● WHAT TO DO
Use the entries below and reproduce exactly the lines from the one containing "common name: domestic cattle" down to the one containing "[camera trap, expert-labeled]", both of them included.

(Saved entries)
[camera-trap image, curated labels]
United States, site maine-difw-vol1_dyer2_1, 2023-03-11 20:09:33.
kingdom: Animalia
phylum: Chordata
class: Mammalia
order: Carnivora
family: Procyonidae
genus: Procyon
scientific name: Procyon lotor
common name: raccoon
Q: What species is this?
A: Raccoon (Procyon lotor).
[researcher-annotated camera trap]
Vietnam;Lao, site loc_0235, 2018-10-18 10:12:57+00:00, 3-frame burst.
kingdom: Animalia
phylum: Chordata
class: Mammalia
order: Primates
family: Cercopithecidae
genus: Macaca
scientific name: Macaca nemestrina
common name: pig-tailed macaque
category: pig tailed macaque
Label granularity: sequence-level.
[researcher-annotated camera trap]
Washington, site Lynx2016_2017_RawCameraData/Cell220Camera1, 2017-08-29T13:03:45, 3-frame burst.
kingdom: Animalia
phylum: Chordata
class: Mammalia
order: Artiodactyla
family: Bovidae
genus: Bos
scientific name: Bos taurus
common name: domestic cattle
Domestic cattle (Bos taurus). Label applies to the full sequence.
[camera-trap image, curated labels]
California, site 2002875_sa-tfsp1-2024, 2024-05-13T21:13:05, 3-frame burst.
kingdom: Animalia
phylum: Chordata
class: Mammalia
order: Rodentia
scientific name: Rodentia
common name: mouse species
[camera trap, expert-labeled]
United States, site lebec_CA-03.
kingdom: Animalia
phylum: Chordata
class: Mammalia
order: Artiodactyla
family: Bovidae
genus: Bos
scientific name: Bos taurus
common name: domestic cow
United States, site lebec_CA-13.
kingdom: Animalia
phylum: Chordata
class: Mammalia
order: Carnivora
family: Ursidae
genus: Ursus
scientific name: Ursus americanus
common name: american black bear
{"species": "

● COMPLETED EXERCISE
common name: domestic cattle
Domestic cattle (Bos taurus). Label applies to the full sequence.
[camera-trap image, curated labels]
California, site 2002875_sa-tfsp1-2024, 2024-05-13T21:13:05, 3-frame burst.
kingdom: Animalia
phylum: Chordata
class: Mammalia
order: Rodentia
scientific name: Rodentia
common name: mouse species
[camera trap, expert-labeled]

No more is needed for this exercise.